Rewrite the items below with "signboard" replaced by "billboard" and everything else unchanged, leaving out the pictures.

-*-*-

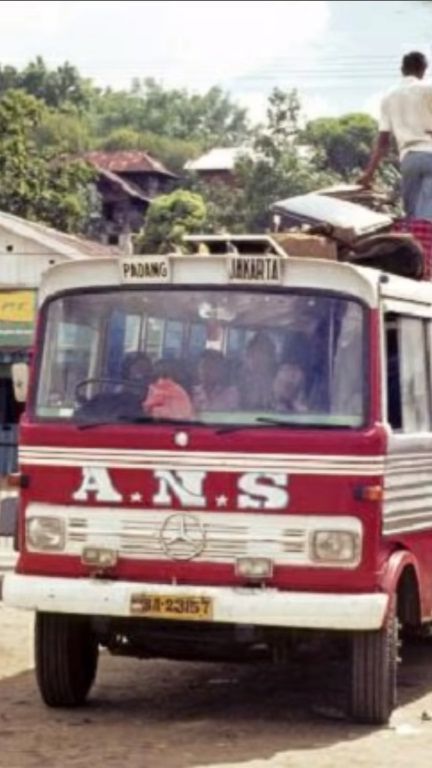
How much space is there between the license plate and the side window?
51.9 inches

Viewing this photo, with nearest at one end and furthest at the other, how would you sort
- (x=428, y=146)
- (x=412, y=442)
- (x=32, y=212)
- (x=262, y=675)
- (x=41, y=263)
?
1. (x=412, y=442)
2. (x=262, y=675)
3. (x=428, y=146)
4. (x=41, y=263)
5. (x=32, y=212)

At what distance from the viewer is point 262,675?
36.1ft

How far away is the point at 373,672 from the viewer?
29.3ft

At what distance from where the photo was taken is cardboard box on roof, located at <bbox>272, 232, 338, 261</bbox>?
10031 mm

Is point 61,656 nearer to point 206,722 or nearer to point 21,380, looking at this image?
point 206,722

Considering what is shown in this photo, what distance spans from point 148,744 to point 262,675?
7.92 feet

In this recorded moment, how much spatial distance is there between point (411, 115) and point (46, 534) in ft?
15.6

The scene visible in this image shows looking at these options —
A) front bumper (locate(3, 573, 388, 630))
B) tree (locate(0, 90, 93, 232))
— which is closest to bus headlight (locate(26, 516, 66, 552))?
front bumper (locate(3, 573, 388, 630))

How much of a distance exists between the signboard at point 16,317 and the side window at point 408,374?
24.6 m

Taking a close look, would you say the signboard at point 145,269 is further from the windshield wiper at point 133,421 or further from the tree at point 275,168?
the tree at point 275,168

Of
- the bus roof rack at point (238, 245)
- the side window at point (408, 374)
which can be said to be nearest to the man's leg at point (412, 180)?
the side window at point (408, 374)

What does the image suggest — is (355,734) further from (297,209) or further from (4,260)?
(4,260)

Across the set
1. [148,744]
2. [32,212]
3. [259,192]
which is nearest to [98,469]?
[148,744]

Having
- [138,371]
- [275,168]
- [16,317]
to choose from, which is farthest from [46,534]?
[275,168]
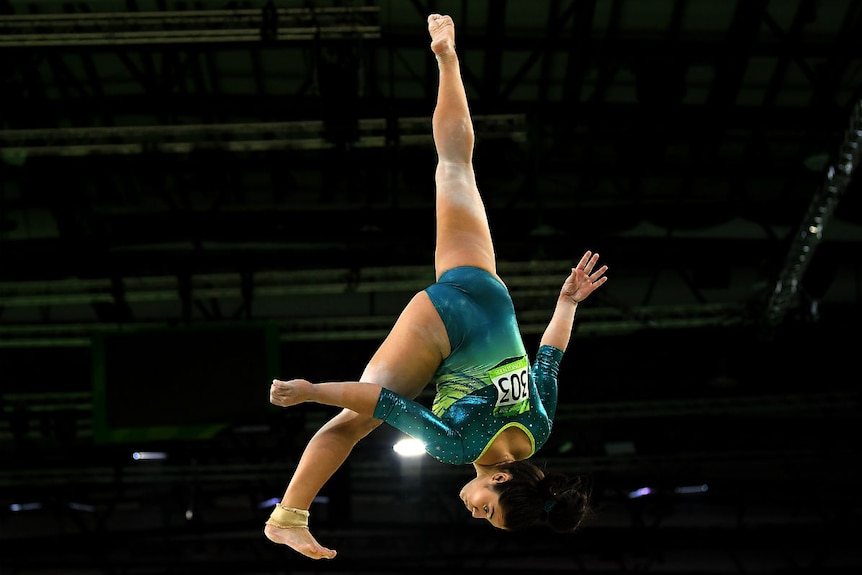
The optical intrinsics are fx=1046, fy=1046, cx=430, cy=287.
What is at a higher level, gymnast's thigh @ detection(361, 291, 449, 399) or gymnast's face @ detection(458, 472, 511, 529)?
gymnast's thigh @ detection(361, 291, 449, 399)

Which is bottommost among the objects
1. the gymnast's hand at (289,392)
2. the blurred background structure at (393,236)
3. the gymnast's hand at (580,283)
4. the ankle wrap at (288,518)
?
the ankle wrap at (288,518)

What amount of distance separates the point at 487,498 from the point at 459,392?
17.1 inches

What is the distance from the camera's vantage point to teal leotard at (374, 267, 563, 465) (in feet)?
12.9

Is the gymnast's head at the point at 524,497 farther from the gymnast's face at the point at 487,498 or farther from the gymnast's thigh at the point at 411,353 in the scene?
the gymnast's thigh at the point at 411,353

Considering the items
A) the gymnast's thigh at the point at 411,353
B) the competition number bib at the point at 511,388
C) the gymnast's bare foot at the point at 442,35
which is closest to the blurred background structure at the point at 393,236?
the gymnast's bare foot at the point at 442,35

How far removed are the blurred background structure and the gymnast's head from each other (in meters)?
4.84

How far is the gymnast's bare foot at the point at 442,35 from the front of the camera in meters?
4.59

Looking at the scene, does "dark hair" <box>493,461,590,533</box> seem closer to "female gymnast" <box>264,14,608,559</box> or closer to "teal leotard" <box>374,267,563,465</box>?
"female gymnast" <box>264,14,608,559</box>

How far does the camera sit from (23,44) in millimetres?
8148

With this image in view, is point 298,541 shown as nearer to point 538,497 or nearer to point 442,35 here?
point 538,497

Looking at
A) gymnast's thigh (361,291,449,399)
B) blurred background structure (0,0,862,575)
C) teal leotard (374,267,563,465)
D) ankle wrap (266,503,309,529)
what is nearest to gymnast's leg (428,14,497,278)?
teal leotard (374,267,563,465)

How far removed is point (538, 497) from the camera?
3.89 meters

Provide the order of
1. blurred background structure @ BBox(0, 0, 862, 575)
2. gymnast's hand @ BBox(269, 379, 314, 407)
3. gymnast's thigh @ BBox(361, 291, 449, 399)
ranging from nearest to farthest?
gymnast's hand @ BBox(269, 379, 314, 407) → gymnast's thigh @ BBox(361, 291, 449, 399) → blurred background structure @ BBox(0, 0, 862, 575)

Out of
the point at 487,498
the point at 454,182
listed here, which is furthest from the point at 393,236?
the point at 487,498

-*-*-

* [SOLUTION TO THE PROBLEM]
How much space is there between the license plate and the side window?
51.9 inches

Viewing this photo, with nearest at one end and furthest at the other, how would you sort
- (x=428, y=146)
- (x=412, y=442)
- (x=32, y=212)
- (x=262, y=675)
- (x=41, y=263)
?
1. (x=412, y=442)
2. (x=262, y=675)
3. (x=428, y=146)
4. (x=41, y=263)
5. (x=32, y=212)

At what distance from the viewer is point 262,675?
36.1ft

How far away is the point at 373,672 from the viewer?
29.3ft

At what distance from where the photo was taken is cardboard box on roof, located at <bbox>272, 232, 338, 261</bbox>?
10031 mm

Is point 61,656 nearer to point 206,722 or nearer to point 21,380, looking at this image?
point 206,722

Considering what is shown in this photo, what distance spans from point 148,744 to point 262,675?
7.92 feet

In this recorded moment, how much spatial distance is there between point (411, 115) and point (46, 534) in ft?
15.6

The scene visible in this image shows looking at these options —
A) front bumper (locate(3, 573, 388, 630))
B) tree (locate(0, 90, 93, 232))
— which is closest to bus headlight (locate(26, 516, 66, 552))?
front bumper (locate(3, 573, 388, 630))

How much of a distance exists between the billboard at point 16,317 and the side window at point 408,374?
24.6 m

Taking a close look, would you say the billboard at point 145,269 is further from the windshield wiper at point 133,421 or further from the tree at point 275,168?
the tree at point 275,168

Of
- the bus roof rack at point (238, 245)
- the side window at point (408, 374)
which can be said to be nearest to the man's leg at point (412, 180)?
the side window at point (408, 374)

What does the image suggest — is (355,734) further from (297,209) or further from (4,260)?
(4,260)

Across the set
1. [148,744]
2. [32,212]
3. [259,192]
which is nearest to [98,469]?
[148,744]

Having
- [138,371]
- [275,168]
- [16,317]
to choose from, which is farthest from [46,534]?
[275,168]
The optical intrinsics are fx=1046, fy=1046, cx=430, cy=287.
What is at a higher level, gymnast's thigh @ detection(361, 291, 449, 399) or gymnast's face @ detection(458, 472, 511, 529)?
gymnast's thigh @ detection(361, 291, 449, 399)

Which is bottommost among the objects
1. the gymnast's hand at (289,392)
2. the blurred background structure at (393,236)
3. the gymnast's hand at (580,283)
4. the ankle wrap at (288,518)
?
the ankle wrap at (288,518)

What amount of distance separates the point at 487,498 from the point at 459,392?
17.1 inches

What is the distance from the camera's vantage point to teal leotard at (374, 267, 563, 465) (in feet)?
12.9

Is the gymnast's head at the point at 524,497 farther from the gymnast's face at the point at 487,498 or farther from the gymnast's thigh at the point at 411,353 in the scene?
the gymnast's thigh at the point at 411,353

Considering the items
A) the gymnast's thigh at the point at 411,353
B) the competition number bib at the point at 511,388
C) the gymnast's bare foot at the point at 442,35
which is closest to the blurred background structure at the point at 393,236?
the gymnast's bare foot at the point at 442,35

How far removed are the blurred background structure and the gymnast's head from each other (in meters)?
4.84

How far is the gymnast's bare foot at the point at 442,35 from the front of the camera in meters?
4.59

Looking at the scene, does "dark hair" <box>493,461,590,533</box> seem closer to "female gymnast" <box>264,14,608,559</box> or closer to "teal leotard" <box>374,267,563,465</box>?
"female gymnast" <box>264,14,608,559</box>

How far does the camera sit from (23,44) in millimetres?
8148

With this image in view, is point 298,541 shown as nearer to point 538,497 or nearer to point 442,35 here?
point 538,497

Looking at
A) gymnast's thigh (361,291,449,399)
B) blurred background structure (0,0,862,575)
C) teal leotard (374,267,563,465)
D) ankle wrap (266,503,309,529)
what is nearest to gymnast's leg (428,14,497,278)?
teal leotard (374,267,563,465)

How far removed is point (538, 497) from the camera?
3.89 meters

Provide the order of
1. blurred background structure @ BBox(0, 0, 862, 575)
2. gymnast's hand @ BBox(269, 379, 314, 407)
3. gymnast's thigh @ BBox(361, 291, 449, 399)
ranging from nearest to farthest?
gymnast's hand @ BBox(269, 379, 314, 407) → gymnast's thigh @ BBox(361, 291, 449, 399) → blurred background structure @ BBox(0, 0, 862, 575)

Out of
the point at 487,498
the point at 454,182
listed here, which is furthest from the point at 393,236?
the point at 487,498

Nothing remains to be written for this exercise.